题目
将包含“In the list”的那一行（含该行）一直到记录末尾的所有行改写为编号列表，略去空行，答案中不要保留图片。

场景问题记录:

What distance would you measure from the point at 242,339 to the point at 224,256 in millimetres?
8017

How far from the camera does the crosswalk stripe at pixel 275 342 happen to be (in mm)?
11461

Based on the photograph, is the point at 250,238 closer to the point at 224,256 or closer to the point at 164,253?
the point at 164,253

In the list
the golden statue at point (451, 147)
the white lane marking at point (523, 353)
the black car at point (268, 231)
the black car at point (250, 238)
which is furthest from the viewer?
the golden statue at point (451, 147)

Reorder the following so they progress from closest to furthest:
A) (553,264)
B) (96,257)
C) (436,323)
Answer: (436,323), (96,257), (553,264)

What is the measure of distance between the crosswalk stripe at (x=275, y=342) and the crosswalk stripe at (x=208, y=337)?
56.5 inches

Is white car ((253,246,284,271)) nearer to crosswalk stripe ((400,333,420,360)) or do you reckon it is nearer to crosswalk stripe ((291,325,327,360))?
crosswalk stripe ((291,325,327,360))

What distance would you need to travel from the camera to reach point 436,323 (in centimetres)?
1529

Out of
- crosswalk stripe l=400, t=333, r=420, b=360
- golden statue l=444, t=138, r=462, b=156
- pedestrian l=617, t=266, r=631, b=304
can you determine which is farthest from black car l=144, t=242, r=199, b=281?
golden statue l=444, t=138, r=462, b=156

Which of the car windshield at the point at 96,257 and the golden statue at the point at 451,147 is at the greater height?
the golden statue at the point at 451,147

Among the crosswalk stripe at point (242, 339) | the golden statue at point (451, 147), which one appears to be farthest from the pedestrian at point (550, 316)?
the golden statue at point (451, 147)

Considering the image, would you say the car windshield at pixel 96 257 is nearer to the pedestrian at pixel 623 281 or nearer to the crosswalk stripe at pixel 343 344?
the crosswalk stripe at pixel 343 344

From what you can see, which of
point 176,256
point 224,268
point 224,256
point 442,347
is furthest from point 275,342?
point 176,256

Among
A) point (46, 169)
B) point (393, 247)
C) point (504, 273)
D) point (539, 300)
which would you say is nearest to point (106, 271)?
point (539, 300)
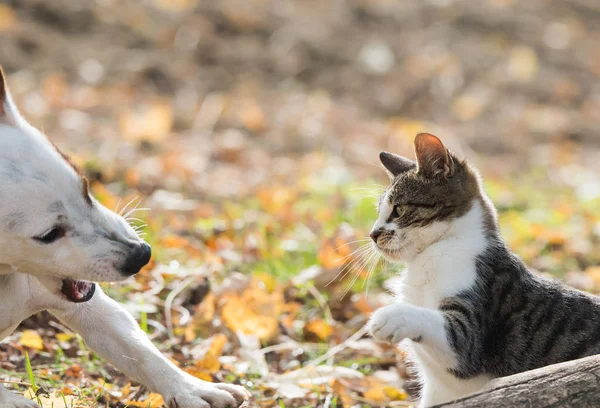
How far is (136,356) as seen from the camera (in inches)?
124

题目解答
1. In the list
2. the golden statue at point (451, 147)
3. the white lane marking at point (523, 353)
4. the black car at point (268, 231)
5. the black car at point (250, 238)
6. which is furthest from the viewer?
7. the golden statue at point (451, 147)
8. Reorder the following so they progress from closest to furthest:
9. A) (553,264)
10. B) (96,257)
11. C) (436,323)
12. Answer: (436,323), (96,257), (553,264)
13. What is the measure of distance between the crosswalk stripe at (x=275, y=342) and the crosswalk stripe at (x=208, y=337)?
14. 56.5 inches
15. Is white car ((253,246,284,271)) nearer to crosswalk stripe ((400,333,420,360)) or do you reckon it is nearer to crosswalk stripe ((291,325,327,360))?
16. crosswalk stripe ((291,325,327,360))
17. What distance would you need to travel from the camera to reach point 436,323 (in centimetres)?
18. 1529
19. Out of
20. - crosswalk stripe l=400, t=333, r=420, b=360
21. - golden statue l=444, t=138, r=462, b=156
22. - pedestrian l=617, t=266, r=631, b=304
23. can you determine which is farthest from black car l=144, t=242, r=199, b=281?
24. golden statue l=444, t=138, r=462, b=156
25. Which of the car windshield at the point at 96,257 and the golden statue at the point at 451,147 is at the greater height?
26. the golden statue at the point at 451,147
27. Among the crosswalk stripe at point (242, 339) | the golden statue at point (451, 147), which one appears to be farthest from the pedestrian at point (550, 316)?
28. the golden statue at point (451, 147)
29. Considering the image, would you say the car windshield at pixel 96 257 is nearer to the pedestrian at pixel 623 281 or nearer to the crosswalk stripe at pixel 343 344?
30. the crosswalk stripe at pixel 343 344
31. From what you can see, which of
32. point 176,256
33. point 224,268
34. point 224,256
35. point 442,347
36. is furthest from point 275,342?
37. point 176,256
38. Among
39. A) point (46, 169)
40. B) point (393, 247)
41. C) point (504, 273)
42. D) point (539, 300)
43. which would you say is nearest to point (106, 271)?
44. point (539, 300)
45. How far is (136,356) as seen from the camera (in inches)?
46. 124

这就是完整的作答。